Ballets roses de Benoît Duteurtre

Ballets roses de Benoît Duteurtre

Catégorie(s) : Littérature => Biographies, chroniques et correspondances

Critiqué par Bidoulet, le 29 avril 2009 (Inscrit le 18 octobre 2005, 56 ans)
La note : 6 étoiles
Moyenne des notes : 4 étoiles (basée sur 2 avis)
Cote pondérée : 3 étoiles (58 434ème position).
Visites : 4 531 

Un vieux scandale de moeurs que les moins de vingt ans...

Consigne écrite 1:
Recopiez le passage sur Ballets roses mot pour mot, en commençant par « Critiqué par Bidoulet, le » et en allant jusqu'à « de vingt ans... ».
Consigne écrite 2:
Répondez aux questions suivantes d'après le passage sur Ballets roses.
(a) Quelle note Bidoulet donne-t-il au livre ?
(b) À quelle date la critique a-t-elle été publiée ?
(c) Sur combien d'avis repose la moyenne des notes ?

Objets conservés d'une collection
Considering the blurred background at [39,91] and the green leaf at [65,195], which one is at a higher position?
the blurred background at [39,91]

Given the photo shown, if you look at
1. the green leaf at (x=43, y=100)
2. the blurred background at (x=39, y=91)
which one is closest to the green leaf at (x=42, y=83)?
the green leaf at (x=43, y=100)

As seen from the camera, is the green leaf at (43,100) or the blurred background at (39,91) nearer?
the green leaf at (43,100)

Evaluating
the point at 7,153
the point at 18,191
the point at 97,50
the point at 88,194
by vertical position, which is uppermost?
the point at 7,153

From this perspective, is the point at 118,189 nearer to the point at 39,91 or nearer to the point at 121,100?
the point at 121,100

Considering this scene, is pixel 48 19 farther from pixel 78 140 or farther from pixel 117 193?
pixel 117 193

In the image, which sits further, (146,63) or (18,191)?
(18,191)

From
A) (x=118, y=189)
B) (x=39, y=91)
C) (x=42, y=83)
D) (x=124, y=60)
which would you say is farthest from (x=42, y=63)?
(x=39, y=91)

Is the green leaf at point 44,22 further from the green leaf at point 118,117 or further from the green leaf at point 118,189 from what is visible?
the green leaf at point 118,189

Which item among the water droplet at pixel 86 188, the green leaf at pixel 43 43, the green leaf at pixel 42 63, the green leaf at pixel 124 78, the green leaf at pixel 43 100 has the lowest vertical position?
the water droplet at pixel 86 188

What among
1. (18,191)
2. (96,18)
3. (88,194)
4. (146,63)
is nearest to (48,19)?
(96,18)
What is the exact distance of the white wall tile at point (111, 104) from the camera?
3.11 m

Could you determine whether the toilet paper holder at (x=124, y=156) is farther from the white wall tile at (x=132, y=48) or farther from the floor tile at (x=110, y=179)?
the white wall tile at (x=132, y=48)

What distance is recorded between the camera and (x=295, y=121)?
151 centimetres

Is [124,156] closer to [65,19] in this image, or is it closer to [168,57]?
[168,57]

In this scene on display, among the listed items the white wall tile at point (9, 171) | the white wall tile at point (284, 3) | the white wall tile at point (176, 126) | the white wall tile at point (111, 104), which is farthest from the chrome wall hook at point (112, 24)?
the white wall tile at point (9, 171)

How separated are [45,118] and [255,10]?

Réponse 1:
Critiqué par Bidoulet, le 29 avril 2009 (Inscrit le 18 octobre 2005, 56 ans)
La note : 6 étoiles
Moyenne des notes : 4 étoiles (basée sur 2 avis)
Cote pondérée : 3 étoiles (58 434ème position).
Visites : 4 531 

Un vieux scandale de moeurs que les moins de vingt ans...

Réponse 2:
(a) 6 étoiles.
(b) Le 29 avril 2009.
(c) 2 avis.